Governor Jerry Brown and California lawmakers are already living on borrowed time as they negotiate a measure to replace the $11 billion water bond on the November ballot. The official deadline under state law passed six weeks ago. Any deal would have to waive election laws, and be signed by the end of this week. But two huge sticking points are clogging up the water talks, as Capital Public Radio’s Ben Adler reports.
Wells: “Well, we’re standing in the middle of 250 acres, which would be part of the 14,000-acre footprint of the Sites Reservoir.”
Mary Wells stands on her family’s ranch in Colusa County, about an hour northwest of Sacramento. She’s the fifth generation of her family to farm and raise cattle here. She’s lived on this ranch for 40 years. But she – and her daughter and granddaughter – are prepared to flood it.
Wells: “Northern California and all of California needs a solution to the water shortages that are only going to get worse.”’
Ben: “Are we standing where the water would be?”
Wells: “Yes. We would be very well under water, about under 300 feet.”
Ben: “So it’s not just giving up your ranch; it’s giving up the actual home that you’ve lived in.”
Wells: “Yes. That’s the tough part.”
Wells is showing her ranch to a group of state lawmakers, Capitol staff and lobbyists who are demanding at least three billion dollars for surface storage in any state water bond. Sites Reservoir is one of the two large projects the money would go towards; Temperance Flat Dam, an hour northeast of Fresno, is the other. Assembly Republican Leader Connie Conway, who represents the Central Valley, was among the lawmakers on the tour:
Conway: “These are the two that make the most sense. These are the two that are the most urgent. And we just have to have enough to get that basic funding so we can actually start the projects.”
The tour came one day after Governor Jerry Brown announced his opposition to the $11 billion water bond currently scheduled for the November ballot – and put forth his own $6 billion proposal instead. Brown’s outline includes two billion dollars for storage projects. Even Democratic Assembly Speaker Toni Atkins says Brown’s proposal is “too small to meet the state’s dire needs.” But in an interview last week with Capital Public Radio, Brown pointed to California’s $30 billion debt and said his proposal is the most the state should borrow.
Brown: “They’re arguing about this $3 billion storage. You’re not gonna get these dams built without more billions, and it’s gonna take many years. We have a problem right now, and the $6 billion covers all the immediate stuff that we can do now.”
Storage is one sticking point. The other is designing a bond that’s “tunnel neutral” – that is, it neither helps nor hurts the governor’s proposal to build twin tunnels underneath the Sacramento-San Joaquin Delta. Brown says his proposal is “tunnel neutral,” but Delta lawmakers and environmental groups fear it’s not. Democratic Senator Lois Wolk says any final deal must include specific language that gives her constituents a voice and puts their fears to rest.

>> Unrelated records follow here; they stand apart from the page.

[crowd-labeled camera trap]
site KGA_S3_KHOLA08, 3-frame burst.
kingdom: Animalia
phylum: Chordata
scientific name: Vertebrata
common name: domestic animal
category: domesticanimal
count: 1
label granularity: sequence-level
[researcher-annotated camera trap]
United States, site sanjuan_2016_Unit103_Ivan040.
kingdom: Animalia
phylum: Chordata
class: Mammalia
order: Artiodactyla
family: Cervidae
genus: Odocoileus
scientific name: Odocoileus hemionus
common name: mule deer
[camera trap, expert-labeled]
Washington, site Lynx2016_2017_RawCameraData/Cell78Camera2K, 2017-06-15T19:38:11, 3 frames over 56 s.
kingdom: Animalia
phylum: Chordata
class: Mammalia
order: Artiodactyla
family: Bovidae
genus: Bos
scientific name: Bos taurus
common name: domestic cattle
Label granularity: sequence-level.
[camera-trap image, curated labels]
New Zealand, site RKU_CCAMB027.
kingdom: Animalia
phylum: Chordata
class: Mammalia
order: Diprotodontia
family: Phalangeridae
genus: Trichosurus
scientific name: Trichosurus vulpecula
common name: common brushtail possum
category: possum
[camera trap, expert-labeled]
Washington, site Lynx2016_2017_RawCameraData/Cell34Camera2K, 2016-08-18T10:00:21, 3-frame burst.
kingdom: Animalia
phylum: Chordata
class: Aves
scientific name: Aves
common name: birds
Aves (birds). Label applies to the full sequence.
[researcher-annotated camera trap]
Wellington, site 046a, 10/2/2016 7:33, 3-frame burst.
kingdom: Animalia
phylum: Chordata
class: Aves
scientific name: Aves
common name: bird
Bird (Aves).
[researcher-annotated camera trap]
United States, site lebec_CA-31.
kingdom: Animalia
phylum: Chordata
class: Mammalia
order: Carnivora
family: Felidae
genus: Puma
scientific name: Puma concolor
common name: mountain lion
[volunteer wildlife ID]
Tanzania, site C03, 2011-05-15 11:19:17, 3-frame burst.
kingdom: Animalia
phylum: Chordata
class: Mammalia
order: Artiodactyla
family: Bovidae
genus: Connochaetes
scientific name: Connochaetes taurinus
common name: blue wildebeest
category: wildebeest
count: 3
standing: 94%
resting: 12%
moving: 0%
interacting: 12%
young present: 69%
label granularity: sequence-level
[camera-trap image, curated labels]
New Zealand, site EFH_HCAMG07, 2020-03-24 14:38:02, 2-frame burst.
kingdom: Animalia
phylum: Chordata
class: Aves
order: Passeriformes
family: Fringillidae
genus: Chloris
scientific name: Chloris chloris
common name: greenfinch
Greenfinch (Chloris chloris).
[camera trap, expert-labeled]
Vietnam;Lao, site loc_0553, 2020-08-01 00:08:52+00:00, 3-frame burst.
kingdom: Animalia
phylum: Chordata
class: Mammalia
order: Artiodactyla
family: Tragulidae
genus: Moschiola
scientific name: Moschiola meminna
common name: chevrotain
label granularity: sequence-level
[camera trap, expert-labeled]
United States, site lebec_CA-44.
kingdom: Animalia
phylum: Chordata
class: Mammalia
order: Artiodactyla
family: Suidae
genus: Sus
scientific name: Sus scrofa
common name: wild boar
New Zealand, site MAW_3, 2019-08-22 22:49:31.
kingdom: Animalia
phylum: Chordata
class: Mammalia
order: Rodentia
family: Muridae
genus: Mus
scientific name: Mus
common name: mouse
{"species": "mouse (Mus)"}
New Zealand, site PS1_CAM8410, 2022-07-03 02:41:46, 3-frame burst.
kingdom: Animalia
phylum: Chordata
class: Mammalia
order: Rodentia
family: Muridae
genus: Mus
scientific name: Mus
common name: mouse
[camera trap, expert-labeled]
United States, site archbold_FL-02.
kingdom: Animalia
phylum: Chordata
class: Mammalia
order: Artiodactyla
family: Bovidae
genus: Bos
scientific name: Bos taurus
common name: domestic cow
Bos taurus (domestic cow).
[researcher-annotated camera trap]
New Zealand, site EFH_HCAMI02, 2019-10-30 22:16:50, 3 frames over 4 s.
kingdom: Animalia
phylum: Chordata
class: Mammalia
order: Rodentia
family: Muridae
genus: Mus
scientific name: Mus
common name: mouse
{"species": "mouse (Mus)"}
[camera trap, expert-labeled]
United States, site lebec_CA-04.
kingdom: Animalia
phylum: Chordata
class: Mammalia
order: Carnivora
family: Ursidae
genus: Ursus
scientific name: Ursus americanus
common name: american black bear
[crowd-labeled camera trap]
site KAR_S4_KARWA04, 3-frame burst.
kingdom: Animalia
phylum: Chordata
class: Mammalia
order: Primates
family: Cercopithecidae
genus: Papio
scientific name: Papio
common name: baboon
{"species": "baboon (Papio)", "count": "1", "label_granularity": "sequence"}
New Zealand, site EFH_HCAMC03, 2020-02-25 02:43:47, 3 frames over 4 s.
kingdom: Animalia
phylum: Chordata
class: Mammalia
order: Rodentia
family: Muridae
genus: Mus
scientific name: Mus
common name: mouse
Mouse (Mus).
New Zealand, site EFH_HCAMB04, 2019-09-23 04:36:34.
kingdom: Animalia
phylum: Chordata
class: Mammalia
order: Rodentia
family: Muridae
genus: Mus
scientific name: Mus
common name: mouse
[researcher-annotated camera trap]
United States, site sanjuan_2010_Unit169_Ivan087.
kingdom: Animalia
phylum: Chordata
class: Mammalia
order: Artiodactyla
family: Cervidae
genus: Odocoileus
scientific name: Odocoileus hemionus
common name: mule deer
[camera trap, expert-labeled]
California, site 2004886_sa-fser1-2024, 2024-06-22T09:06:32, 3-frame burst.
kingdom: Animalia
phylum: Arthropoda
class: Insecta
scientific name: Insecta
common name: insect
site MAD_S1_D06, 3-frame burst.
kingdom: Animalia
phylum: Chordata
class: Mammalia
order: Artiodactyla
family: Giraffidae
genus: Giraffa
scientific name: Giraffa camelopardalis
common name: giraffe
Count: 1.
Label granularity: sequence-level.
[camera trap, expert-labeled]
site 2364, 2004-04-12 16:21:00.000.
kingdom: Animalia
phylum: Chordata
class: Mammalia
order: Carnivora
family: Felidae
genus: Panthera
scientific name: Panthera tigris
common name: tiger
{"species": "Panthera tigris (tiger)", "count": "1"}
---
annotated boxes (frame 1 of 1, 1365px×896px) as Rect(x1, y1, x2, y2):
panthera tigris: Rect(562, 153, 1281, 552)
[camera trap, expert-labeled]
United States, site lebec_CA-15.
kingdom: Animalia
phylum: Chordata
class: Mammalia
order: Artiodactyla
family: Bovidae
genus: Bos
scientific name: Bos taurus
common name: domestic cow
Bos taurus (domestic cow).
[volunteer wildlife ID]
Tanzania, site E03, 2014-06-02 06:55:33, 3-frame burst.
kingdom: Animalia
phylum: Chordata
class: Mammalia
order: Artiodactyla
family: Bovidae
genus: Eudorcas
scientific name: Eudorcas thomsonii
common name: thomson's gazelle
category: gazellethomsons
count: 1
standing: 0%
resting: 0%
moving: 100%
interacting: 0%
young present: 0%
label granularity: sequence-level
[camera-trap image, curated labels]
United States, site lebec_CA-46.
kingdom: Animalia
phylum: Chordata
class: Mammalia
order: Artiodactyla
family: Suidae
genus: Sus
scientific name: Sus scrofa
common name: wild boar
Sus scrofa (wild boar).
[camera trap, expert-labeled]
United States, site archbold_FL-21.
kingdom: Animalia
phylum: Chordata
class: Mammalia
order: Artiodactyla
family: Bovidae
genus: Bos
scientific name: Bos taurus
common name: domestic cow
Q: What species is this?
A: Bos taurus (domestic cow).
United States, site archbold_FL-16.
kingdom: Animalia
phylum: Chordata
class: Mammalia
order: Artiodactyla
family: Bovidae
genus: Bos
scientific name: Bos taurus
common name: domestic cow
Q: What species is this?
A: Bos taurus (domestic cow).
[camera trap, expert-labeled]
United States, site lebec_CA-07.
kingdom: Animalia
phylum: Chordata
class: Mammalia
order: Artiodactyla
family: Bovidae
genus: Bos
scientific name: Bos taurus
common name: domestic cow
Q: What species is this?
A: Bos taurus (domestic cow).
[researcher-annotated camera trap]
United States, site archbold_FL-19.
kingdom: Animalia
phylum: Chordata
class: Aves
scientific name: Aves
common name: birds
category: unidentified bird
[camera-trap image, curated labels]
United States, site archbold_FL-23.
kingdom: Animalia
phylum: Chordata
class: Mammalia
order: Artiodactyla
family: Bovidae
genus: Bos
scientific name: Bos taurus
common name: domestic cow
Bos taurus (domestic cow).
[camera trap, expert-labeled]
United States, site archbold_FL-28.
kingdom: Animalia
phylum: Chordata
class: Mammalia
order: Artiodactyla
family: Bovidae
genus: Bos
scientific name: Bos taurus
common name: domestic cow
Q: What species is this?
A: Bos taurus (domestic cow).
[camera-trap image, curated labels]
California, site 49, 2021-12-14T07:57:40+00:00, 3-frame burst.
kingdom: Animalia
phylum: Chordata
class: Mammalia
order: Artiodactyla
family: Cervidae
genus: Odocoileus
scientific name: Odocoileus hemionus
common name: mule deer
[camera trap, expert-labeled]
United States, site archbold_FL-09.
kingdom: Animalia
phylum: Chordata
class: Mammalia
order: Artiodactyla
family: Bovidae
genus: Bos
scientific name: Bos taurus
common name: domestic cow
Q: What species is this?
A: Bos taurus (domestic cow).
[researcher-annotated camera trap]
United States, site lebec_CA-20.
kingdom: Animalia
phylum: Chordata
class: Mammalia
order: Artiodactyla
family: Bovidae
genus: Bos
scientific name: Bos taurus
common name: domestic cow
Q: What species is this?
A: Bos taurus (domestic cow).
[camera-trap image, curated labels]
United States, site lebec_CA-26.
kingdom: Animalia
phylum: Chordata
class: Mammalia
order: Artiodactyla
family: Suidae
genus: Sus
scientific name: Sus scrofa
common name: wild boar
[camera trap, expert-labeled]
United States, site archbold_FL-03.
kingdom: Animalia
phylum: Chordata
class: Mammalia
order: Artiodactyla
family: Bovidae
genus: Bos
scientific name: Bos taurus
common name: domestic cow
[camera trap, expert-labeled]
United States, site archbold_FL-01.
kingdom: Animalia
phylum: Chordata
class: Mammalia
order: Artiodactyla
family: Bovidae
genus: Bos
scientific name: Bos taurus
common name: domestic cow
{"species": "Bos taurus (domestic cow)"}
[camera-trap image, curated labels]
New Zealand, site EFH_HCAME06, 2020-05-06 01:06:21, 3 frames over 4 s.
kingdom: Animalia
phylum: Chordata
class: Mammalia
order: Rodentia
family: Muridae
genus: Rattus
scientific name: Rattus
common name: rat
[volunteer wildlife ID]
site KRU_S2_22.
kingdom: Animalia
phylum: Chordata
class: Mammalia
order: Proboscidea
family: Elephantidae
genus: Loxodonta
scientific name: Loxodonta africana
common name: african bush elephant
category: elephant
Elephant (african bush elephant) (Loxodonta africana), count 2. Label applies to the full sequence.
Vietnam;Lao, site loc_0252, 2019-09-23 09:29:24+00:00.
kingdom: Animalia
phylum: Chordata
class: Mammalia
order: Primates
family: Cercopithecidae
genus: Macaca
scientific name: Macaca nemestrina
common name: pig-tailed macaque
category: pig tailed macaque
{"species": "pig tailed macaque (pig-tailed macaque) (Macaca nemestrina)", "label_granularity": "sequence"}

Wolk: “The agencies that are charged with restoration have to be working together with the local community; there have to be willing sellers, there have to be certain requirements up front, and collaboration engenders trust.”
But down in the Delta, trust is in short supply.
Hemly: “If you ever wondered how those annoying stickers got onto your fruit, these machines do that.”
Kathy Hemly grows apples and pears on Randall Island, on the Delta’s northern edge just south of Sacramento. She’s in her packing house as Gala apples are washed, waxed, sorted and packed.
Hemly: “They’re lovely this year. A beautiful rose color with a fine sort of ivory striping on the skin. A very fragrant, crunchy apple.”
Then, forklifts load boxes onto trucks to take the produce to stores from coast to coast – and beyond.
Hemly says California absolutely needs a water bond, but her entire business – and her home – would be destroyed by the tunnels. So she fears anything that would open the door to Brown’s plan – including ecosystem restoration on private lands and private agency water transfers.
Hemly: “The water bond, as it seems to be developing, is beneficial to some people at the expense of others.”
Hemly says Delta folks aren’t obstructionists or conspiracy theorists. They just want a water bond that doesn’t hang them out to dry. They’ll know one way or the other by the end of the week.